The international collaborative study by researchers of the ENIGMA consortium was the largest examination of first-degree relatives of patients with schizophrenia or bipolar disorder, including over 6,000 brain imaging datasets in a meta-analysis. The study emphasizes the usefulness of studying family members of people with psychiatric disorders to better understand how risk of the illnesses affects the brain, an approach that avoids the disease or medication effects that complicate studies of patients.
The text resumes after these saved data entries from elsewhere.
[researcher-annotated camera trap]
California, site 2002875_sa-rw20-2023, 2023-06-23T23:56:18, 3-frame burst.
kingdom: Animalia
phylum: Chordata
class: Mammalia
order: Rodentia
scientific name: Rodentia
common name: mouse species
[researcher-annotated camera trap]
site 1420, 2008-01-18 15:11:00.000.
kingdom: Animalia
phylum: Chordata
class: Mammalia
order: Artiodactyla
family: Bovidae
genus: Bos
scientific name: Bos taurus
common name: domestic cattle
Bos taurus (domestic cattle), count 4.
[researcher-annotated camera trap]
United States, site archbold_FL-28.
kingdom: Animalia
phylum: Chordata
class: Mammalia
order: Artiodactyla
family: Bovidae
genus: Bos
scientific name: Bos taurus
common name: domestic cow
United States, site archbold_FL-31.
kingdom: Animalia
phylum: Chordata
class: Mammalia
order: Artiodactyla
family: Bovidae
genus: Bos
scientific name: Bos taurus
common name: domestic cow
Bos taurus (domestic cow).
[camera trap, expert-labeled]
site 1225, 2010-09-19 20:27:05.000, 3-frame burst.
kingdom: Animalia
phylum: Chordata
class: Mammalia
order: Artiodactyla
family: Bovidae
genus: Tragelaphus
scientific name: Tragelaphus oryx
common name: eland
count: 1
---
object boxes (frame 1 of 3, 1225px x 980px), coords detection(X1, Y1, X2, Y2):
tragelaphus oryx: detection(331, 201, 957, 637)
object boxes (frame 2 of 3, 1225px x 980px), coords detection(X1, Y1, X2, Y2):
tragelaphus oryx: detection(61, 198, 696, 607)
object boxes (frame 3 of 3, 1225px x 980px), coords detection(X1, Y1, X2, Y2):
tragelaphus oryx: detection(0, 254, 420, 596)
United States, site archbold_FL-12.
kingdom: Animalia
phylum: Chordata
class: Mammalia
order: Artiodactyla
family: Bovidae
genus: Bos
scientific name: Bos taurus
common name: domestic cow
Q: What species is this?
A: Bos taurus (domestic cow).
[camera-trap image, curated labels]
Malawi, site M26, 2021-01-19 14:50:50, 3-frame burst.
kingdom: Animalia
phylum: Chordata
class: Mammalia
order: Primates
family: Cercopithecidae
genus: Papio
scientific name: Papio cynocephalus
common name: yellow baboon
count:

About this neuroscience research article

Source:
Elsevier
Media Contacts:
Rhiannon Bugno – Elsevier
Image Source:
The image is in the public domain.

Original Research: Closed access
“The Association Between Familial Risk and Brain Abnormalities Is Disease Specific: An ENIGMA-Relatives Study of Schizophrenia and Bipolar Disorder”. Sonja M.C. de Zwarte et al.
Biological Psychiatry. doi:10.1016/j.biopsych.2019.03.985

Abstract

The Association Between Familial Risk and Brain Abnormalities Is Disease Specific: An ENIGMA-Relatives Study of Schizophrenia and Bipolar Disorder

Background
Schizophrenia and bipolar disorder share genetic liability, and some structural brain abnormalities are common to both conditions. First-degree relatives of patients with schizophrenia (FDRs-SZ) show similar brain abnormalities to patients, albeit with smaller effect sizes. Imaging findings in first-degree relatives of patients with bipolar disorder (FDRs-BD) have been inconsistent in the past, but recent studies report regionally greater volumes compared with control subjects.

Methods
We performed a meta-analysis of global and subcortical brain measures of 6008 individuals (1228 FDRs-SZ, 852 FDRs-BD, 2246 control subjects, 1016 patients with schizophrenia, 666 patients with bipolar disorder) from 34 schizophrenia and/or bipolar disorder family cohorts with standardized methods. Analyses were repeated with a correction for intracranial volume (ICV) and for the presence of any psychopathology in the relatives and control subjects.

Results

FDRs-BD had significantly larger ICV (d = +0.16, q < .05 corrected), whereas FDRs-SZ showed smaller thalamic volumes than control subjects (d = −0.12, q < .05 corrected). ICV explained the enlargements in the brain measures in FDRs-BD. In FDRs-SZ, after correction for ICV, total brain, cortical gray matter, cerebral white matter, cerebellar gray and white matter, and thalamus volumes were significantly smaller; the cortex was thinner (d < −0.09, q < .05 corrected); and third ventricle was larger (d = +0.15, q < .05 corrected). The findings were not explained by psychopathology in the relatives or control subjects.

Conclusions
Despite shared genetic liability, FDRs-SZ and FDRs-BD show a differential pattern of structural brain abnormalities, specifically a divergent effect in ICV. This may imply that the neurodevelopmental trajectories leading to brain anomalies in schizophrenia or bipolar disorder are distinct.